3. La causal de impedimento invocada por los Magistrados que integran la Sala Única de Decisión Penal del Tribunal Superior de Santa Marta, está prevista en el numeral 1º del artículo 56 de la Ley 906 de 2004, en los siguientes términos:
«Que el funcionario judicial… tenga interés en la actuación procesal»
Frente a la citada causal, la Corte ha dicho:
2.2. Por interés, la jurisprudencia de la Corporación ha entendido toda expectativa manifiesta de contenido patrimonial o moral, derivada del eventual provecho o menoscabo que la solución del asunto pueda reportar para el funcionario judicial, o sus parientes cercanos, siempre que sea actual, cierta y concreta, y referida a los resultados de la actuación de la cual el funcionario debe conocer.
2.3. Sobre la forma de alegación de la causal, la Corte ha dicho que quien la manifiesta, debe indicar con claridad quién es la persona interesada, qué clase de interés tiene en el sentido de la decisión o en los resultados del juicio, y por qué el interés que se plantea para justificar la causal de inhibición podría poner en duda la imparcialidad del funcionario encargado de resolver el asunto.
(….)
2.6. El interés que impone la separación del proceso, debe provenir de una expectativa concreta, cierta y actual, no de situaciones indefinidas, dudosas o ya superadas.

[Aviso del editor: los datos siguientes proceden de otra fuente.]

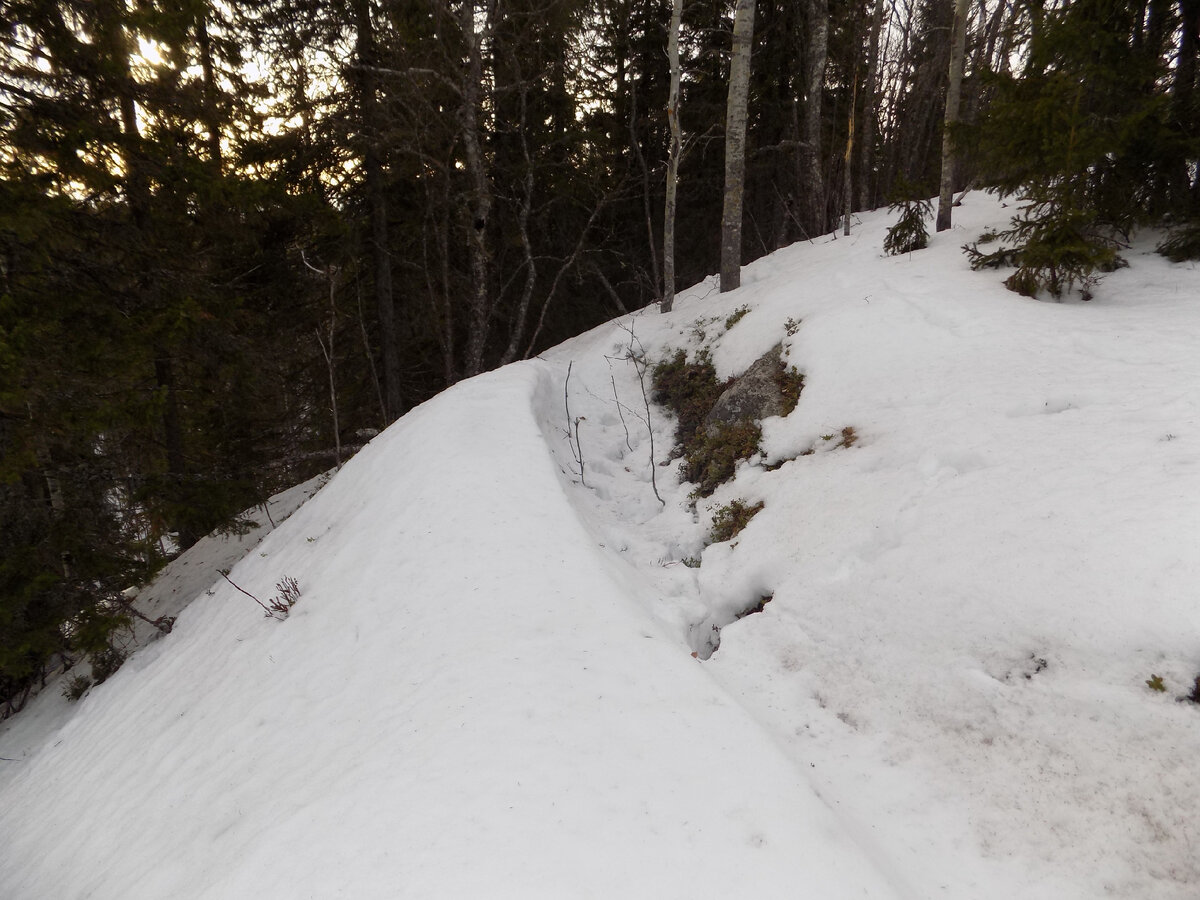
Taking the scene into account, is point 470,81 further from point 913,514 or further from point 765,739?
point 765,739

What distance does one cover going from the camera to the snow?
8.09ft

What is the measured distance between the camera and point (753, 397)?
7.00 metres

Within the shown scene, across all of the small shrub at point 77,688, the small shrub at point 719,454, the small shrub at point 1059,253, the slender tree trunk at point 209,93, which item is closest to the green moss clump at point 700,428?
the small shrub at point 719,454

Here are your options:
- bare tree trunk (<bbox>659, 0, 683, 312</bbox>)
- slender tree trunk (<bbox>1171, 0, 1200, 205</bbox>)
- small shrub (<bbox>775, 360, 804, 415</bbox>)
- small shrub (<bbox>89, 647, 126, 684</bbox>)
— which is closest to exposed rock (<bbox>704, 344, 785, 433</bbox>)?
small shrub (<bbox>775, 360, 804, 415</bbox>)

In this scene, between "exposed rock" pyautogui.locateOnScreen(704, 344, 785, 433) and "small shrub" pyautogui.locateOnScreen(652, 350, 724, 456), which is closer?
"exposed rock" pyautogui.locateOnScreen(704, 344, 785, 433)

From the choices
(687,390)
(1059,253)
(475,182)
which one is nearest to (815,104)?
(475,182)

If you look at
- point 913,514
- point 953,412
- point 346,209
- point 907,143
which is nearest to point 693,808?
point 913,514

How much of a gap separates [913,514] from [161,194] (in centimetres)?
979

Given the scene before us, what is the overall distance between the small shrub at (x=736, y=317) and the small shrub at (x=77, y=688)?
10046mm

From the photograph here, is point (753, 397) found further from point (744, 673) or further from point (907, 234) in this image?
point (907, 234)

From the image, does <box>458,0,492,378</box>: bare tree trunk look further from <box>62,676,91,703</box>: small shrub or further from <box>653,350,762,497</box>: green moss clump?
<box>62,676,91,703</box>: small shrub

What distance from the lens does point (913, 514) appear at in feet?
14.0

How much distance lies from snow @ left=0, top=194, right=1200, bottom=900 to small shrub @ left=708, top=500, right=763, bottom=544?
145 mm

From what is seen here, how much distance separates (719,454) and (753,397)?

Para la hipótesis que se plantea, el que deriva de posturas asumidas por la parte en el proceso donde actúa, sobre la forma como debe resolverse el asunto, o como debe definirse un determinado aspecto del mismo. (CSJ AP, 7 Mar. 2012, Rad. 36311).
De acuerdo con las anteriores reglas interpretativas, surge inevitable concluir que la manifestación de impedimento hecha por los Magistrados integrantes de la Sala Única de Decisión Penal del Tribunal Superior de Santa Marta, a pesar de lo escueto de sus argumentos resulta fundada, en la medida en que el motivo presentado goza de la eficacia demostrativa del supuesto normativo reglado en el numeral 1° del artículo 56 de la Ley 906 de 2004, para apartarse del conocimiento de la actuación.
En efecto, el aspecto fáctico referido por los funcionarios judiciales patentiza un particular y concreto interés en el asunto puesto a su conocimiento, esto es, en las resultas del juicio que la Fiscalía adelanta contra el doctor Napoleón de Jesús Barraza Lozano, en su calidad de Juez Primero de Ejecución de Penas y Medidas de Seguridad de Santa Marta, pues fue la denuncia formulada por los Magistrados que se declararon impedidos la que motivó la investigación que ahora, en la fase de juzgamiento, se tramita ante la Sala Única de Decisión Penal que integran, lo cual objetivamente tiene la potencialidad de afectar su imparcialidad al momento de resolver sobre la responsabilidad penal del acusado.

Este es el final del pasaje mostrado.